Many organizations have documented their reports (or at least their most critical reports). And hopefully this information is in an accessible knowledgebase. This is often referred to as a report catalog or a data deliverable catalog. Our suggestion is that this accessible information be expanded and include information on other data processing activities. This catalog, which we call a data processing catalog, is a critical piece of data governance and data intelligence. Remember the goal is to help people. This is more than an inventory of your reports. And in this blog post we will cover what should be in this catalog and talk more about what we call a data processing catalog.
What is in your data processing catalog or should be?
- Reports – You probably have some or all your columnar reports documented. Start with the critical reports or the ones that are being asked for. Do not forget about the graphical visualizations (charts), queries or views. Document whether this is a report that is curated or certified for use. Provide the information in this document that would be needed when accessed from the report itself.
- ETL (Extract/Transform/Load) – Make sure that you especially document the ETL processes to a data mart and data warehouse.
- Surveys – Make sure that your data processing catalog includes data extracts to flat files for external surveys or data collections as well as the survey data collection for internal survey analysis.
- Data Integration Processes – Integrations are usually created and then forgotten. And then a change occurs in a database, and it is a major effort to make this change in the integration. It is critical that integrations be documented and placed in the data processing catalog. This includes inbound data integrations such as file import processes and inbound web service API imports. Do not forget to document the outbound integrations as well such as an extract file to external batch integration and pushes to external web service APIs.
- Collections – This is our term for anything that is a group of documents. Usually a dashboard is a collection as it is a group of visualizations. Or an aggregated report like a fact book at a college institution is a collection. It should be documented on how the various components (do not forget to link to these documents) are gathered and put together.
What are some of the shoulds regarding a data processing catalog?
- You should have a data request process in place. Make this process of asking for a new report or integration or dashboard easy to do. This process will increase trust in your data and improve your organization’s information. This process feeds what should be in the data processing catalog.
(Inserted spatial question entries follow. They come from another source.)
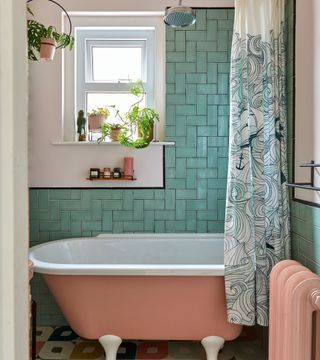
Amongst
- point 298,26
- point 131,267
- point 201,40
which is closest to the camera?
point 131,267

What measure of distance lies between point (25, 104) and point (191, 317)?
5.23 feet

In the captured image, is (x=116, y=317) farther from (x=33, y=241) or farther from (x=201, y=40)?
(x=201, y=40)

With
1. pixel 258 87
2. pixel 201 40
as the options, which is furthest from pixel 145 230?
pixel 201 40

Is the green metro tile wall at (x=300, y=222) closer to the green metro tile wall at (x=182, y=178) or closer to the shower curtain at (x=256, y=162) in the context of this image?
the shower curtain at (x=256, y=162)

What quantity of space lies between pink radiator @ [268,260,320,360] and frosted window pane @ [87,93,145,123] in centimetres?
177

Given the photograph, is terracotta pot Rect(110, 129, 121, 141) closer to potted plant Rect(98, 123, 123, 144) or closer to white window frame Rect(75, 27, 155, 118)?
potted plant Rect(98, 123, 123, 144)

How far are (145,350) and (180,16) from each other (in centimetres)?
206

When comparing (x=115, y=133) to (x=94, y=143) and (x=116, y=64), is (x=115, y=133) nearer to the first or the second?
(x=94, y=143)

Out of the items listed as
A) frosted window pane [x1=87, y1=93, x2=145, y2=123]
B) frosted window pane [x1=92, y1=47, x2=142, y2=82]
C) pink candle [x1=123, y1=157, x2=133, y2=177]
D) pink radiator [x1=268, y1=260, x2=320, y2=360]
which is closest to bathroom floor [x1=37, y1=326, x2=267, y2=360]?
pink radiator [x1=268, y1=260, x2=320, y2=360]

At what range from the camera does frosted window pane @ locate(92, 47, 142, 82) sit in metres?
2.74

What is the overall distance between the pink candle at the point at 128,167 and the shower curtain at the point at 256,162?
865 mm

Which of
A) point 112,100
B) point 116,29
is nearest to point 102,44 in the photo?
point 116,29

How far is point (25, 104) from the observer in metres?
0.53

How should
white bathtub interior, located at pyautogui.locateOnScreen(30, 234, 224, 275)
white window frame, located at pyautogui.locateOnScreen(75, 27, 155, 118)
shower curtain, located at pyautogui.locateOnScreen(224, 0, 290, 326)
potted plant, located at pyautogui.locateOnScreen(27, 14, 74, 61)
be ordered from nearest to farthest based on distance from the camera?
shower curtain, located at pyautogui.locateOnScreen(224, 0, 290, 326), potted plant, located at pyautogui.locateOnScreen(27, 14, 74, 61), white bathtub interior, located at pyautogui.locateOnScreen(30, 234, 224, 275), white window frame, located at pyautogui.locateOnScreen(75, 27, 155, 118)
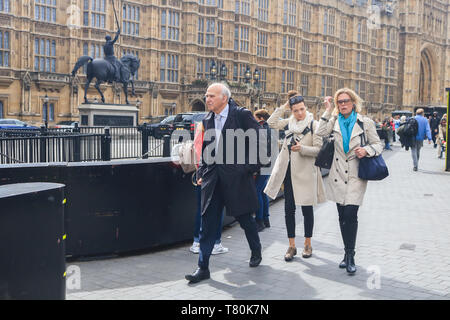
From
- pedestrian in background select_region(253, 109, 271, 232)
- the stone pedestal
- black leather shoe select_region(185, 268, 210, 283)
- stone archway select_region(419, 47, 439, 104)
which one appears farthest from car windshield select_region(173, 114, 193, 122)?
stone archway select_region(419, 47, 439, 104)

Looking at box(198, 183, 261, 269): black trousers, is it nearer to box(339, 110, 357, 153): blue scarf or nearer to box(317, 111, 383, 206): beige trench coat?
box(317, 111, 383, 206): beige trench coat

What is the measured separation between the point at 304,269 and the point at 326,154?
4.19ft

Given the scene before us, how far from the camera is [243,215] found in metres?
5.72

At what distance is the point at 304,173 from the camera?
6.41 m

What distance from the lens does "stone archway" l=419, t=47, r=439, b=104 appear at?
240 feet

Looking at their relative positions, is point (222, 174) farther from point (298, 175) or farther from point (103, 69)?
point (103, 69)

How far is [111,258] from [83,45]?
103 feet

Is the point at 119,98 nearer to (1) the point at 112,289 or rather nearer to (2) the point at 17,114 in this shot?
(2) the point at 17,114

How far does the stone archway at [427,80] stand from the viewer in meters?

- You should have different templates for different types of data requests or activity types. These templates should be easy to use but thorough. And remember to include examples or style guides. You are striving for consistency and completeness of the documentation.
- You should have workflows and people in place for approvals on the items going into the data processing catalog. This includes involving data stewards and subject matter experts (functional, technical, and policy) who can approve and curate the information.
- Besides at point of entry of the request, you should improve these documents (we also call them specifications) when data processing activities change or when there are questions about them.
What are some things to remember regarding a data processing catalog?
A good thing to remember is that a used and updated data processing catalog spawns and improves other data governance related content such as business glossary definitions, reference data lists, data lineage and data quality rules. Link documents together when applicable and mention the relationship between them. The linking of documents and the sharing of information with consumers makes these documents more beneficial to the organization. You want to help people. You want them to find information easily. You want to make it easy for them to submit data requests of all types.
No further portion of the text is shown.